» **Problem details**
Switch "observer" to "camera" everywhere in the lines below and give them back with nothing else altered. Leave the pictures out of what you return.

» **Recorded information**
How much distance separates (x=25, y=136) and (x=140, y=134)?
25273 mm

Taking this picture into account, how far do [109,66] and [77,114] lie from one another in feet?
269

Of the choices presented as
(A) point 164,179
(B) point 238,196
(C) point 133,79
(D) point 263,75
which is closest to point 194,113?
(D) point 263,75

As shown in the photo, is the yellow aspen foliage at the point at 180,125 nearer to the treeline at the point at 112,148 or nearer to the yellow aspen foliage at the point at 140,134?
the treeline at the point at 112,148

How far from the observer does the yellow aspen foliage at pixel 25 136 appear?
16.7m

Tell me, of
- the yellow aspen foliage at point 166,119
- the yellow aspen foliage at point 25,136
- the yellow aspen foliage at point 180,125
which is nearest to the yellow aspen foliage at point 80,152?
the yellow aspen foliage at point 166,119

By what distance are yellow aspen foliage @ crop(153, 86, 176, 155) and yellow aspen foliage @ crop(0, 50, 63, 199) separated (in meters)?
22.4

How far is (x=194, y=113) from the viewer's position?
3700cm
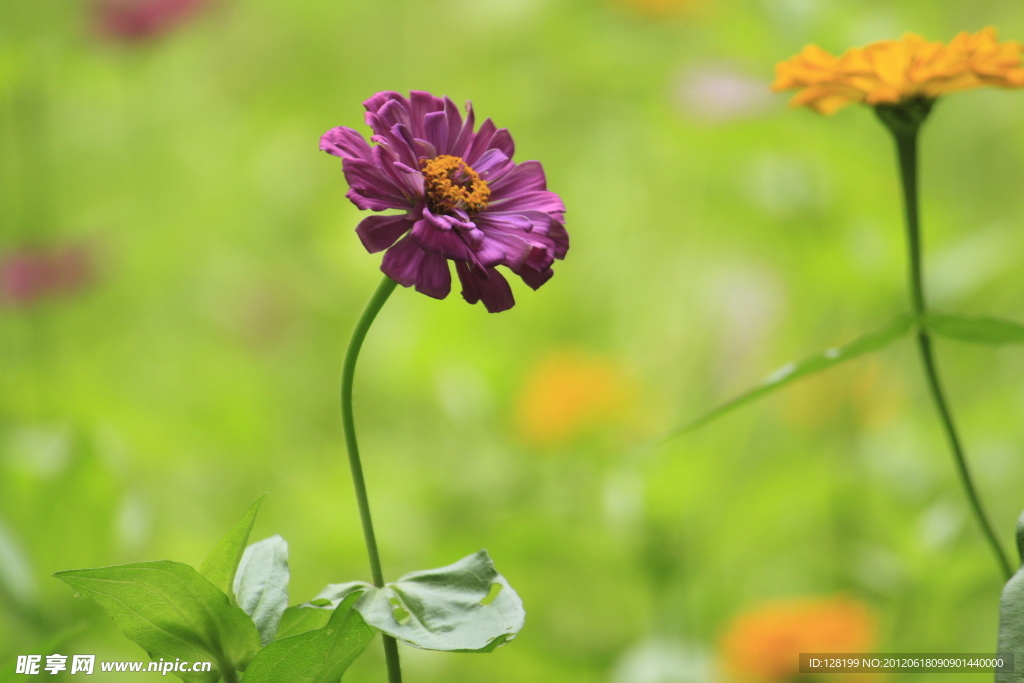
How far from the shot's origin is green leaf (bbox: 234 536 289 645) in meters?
0.18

» **Task response**
How much distance separates (x=25, y=136) and (x=140, y=134)?
25273 mm

Taking this picture into account, how far do [109,66] and [77,114] lie from one another in feet?
269

Of the choices presented as
(A) point 164,179
(B) point 238,196
(C) point 133,79
(D) point 263,75
which is closest to point 194,113?
(D) point 263,75

As shown in the photo, is the yellow aspen foliage at the point at 180,125 nearer to the treeline at the point at 112,148 or nearer to the yellow aspen foliage at the point at 140,134?
the treeline at the point at 112,148

How far from the camera does the yellow aspen foliage at pixel 25 136 appear?
16.7m

Tell me, of
- the yellow aspen foliage at point 166,119
- the yellow aspen foliage at point 25,136
- the yellow aspen foliage at point 180,125
which is nearest to the yellow aspen foliage at point 80,152?
the yellow aspen foliage at point 166,119

By what distance are yellow aspen foliage @ crop(153, 86, 176, 155) and yellow aspen foliage @ crop(0, 50, 63, 199) separated (in meters)?
22.4

How far is (x=194, y=113) from the viewer's position?
3700cm
How far from the shot's origin is green leaf (bbox: 234 536 289 645) in meters?
0.18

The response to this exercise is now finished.